[Your goal]: Your answer should hold exactly the lines below from the line with "Fiat Tipo 1.5" through the line with "Louis Vuitton Suhali", both included, and no pictures at all.

[Task input]:
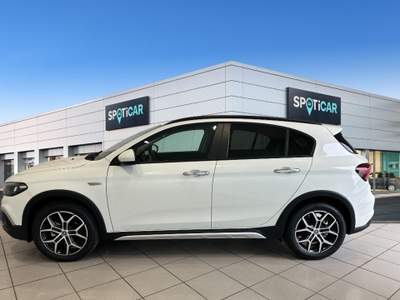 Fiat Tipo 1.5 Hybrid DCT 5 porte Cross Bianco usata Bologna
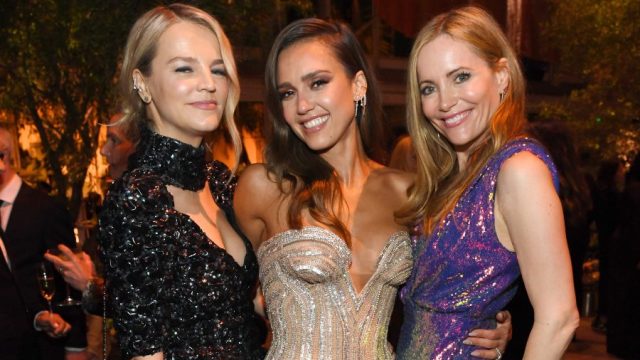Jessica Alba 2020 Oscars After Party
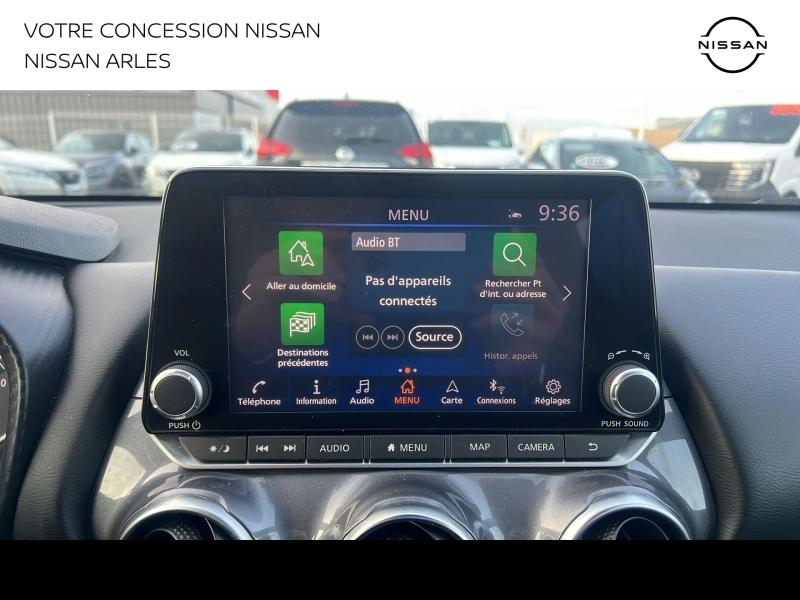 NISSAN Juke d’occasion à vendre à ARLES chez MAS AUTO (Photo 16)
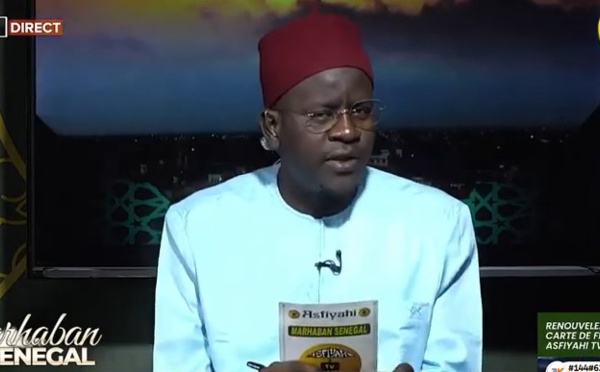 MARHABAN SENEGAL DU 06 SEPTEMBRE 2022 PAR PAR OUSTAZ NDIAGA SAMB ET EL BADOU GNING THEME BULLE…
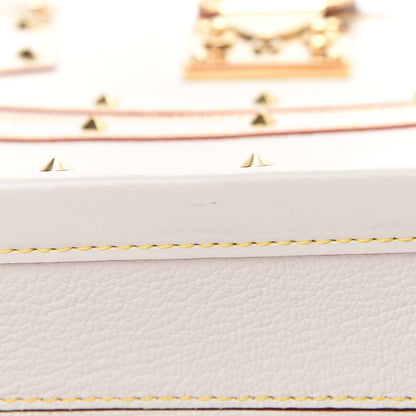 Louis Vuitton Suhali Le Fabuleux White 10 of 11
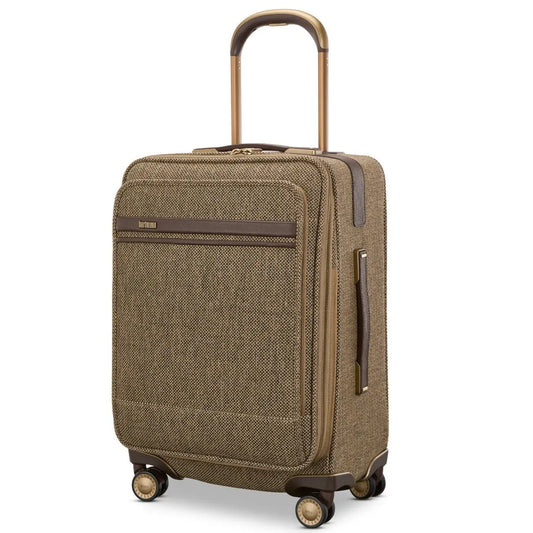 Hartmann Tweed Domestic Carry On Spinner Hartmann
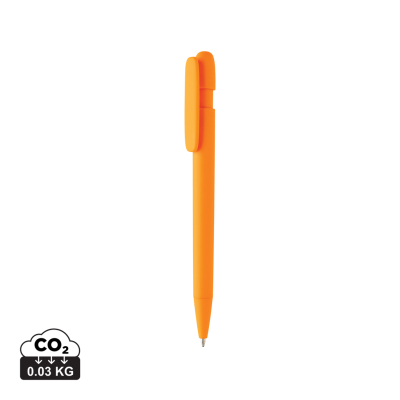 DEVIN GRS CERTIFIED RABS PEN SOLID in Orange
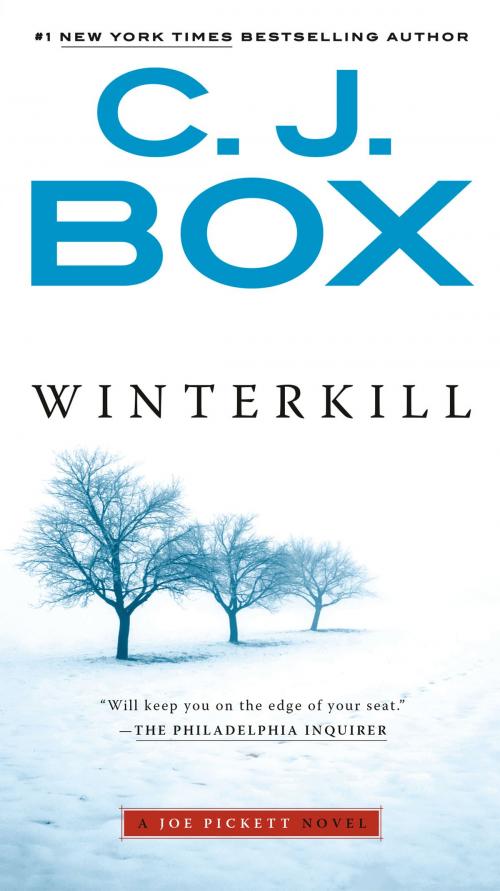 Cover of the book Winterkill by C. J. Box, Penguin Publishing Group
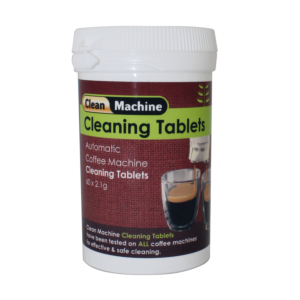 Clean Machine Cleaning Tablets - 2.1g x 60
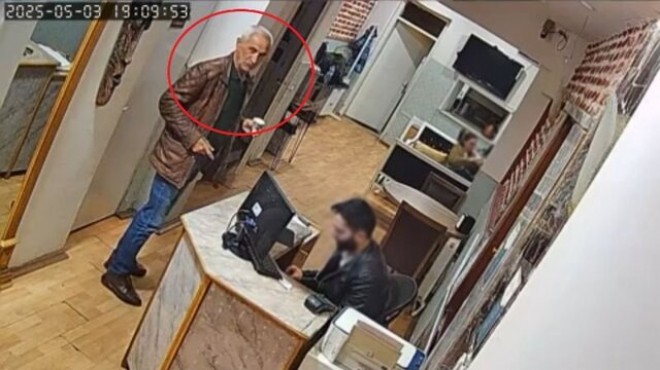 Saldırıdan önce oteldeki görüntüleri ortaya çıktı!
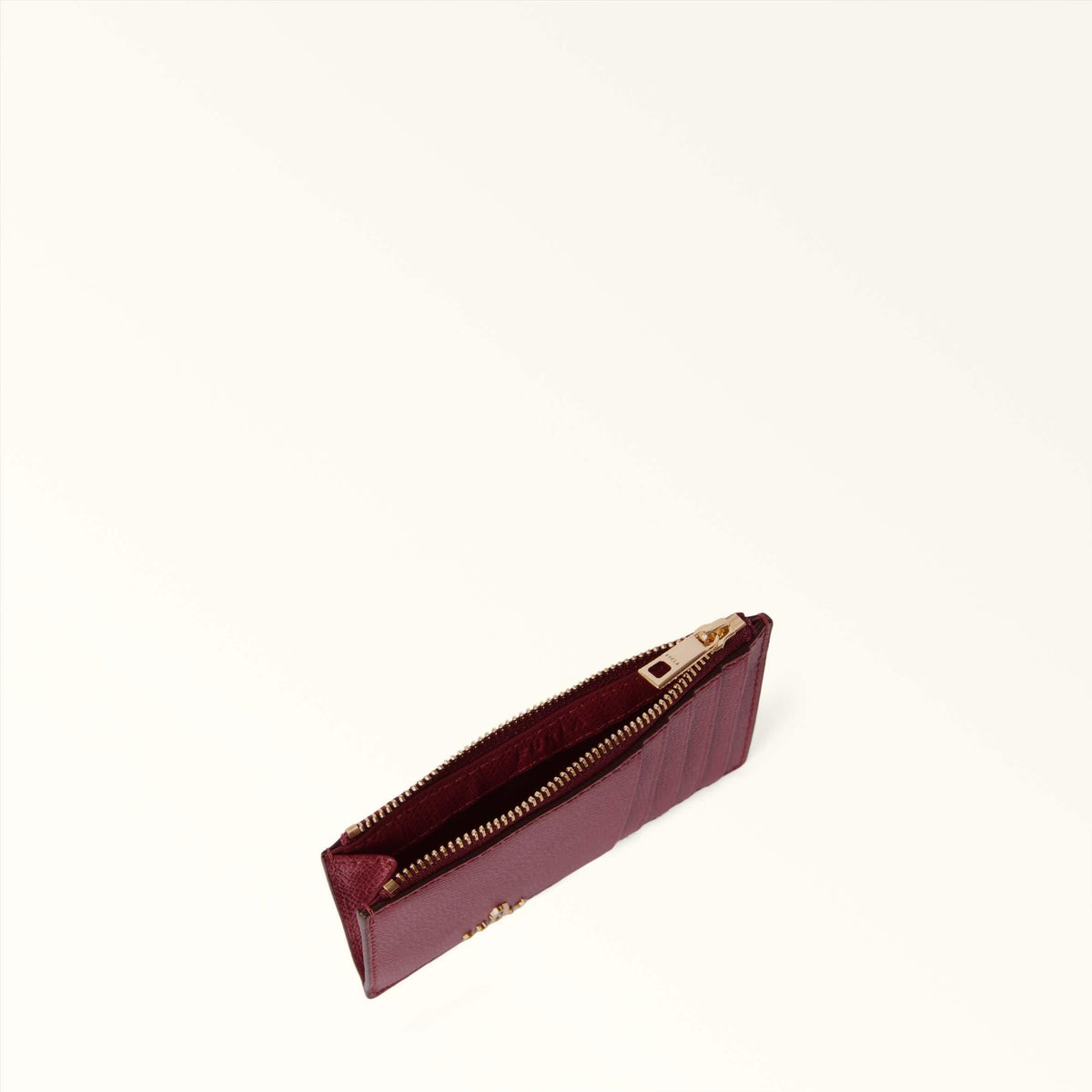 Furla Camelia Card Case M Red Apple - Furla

...

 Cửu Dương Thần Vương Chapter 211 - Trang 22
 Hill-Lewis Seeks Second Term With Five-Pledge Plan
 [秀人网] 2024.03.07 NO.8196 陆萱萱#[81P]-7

[Output of the task]:
 Fiat Tipo 1.5 Hybrid DCT 5 porte Cross Bianco usata Bologna
Jessica Alba 2020 Oscars After Party
 NISSAN Juke d’occasion à vendre à ARLES chez MAS AUTO (Photo 16)
 MARHABAN SENEGAL DU 06 SEPTEMBRE 2022 PAR PAR OUSTAZ NDIAGA SAMB ET EL BADOU GNING THEME BULLE…
 Louis Vuitton Suhali Le Fabuleux White 10 of 11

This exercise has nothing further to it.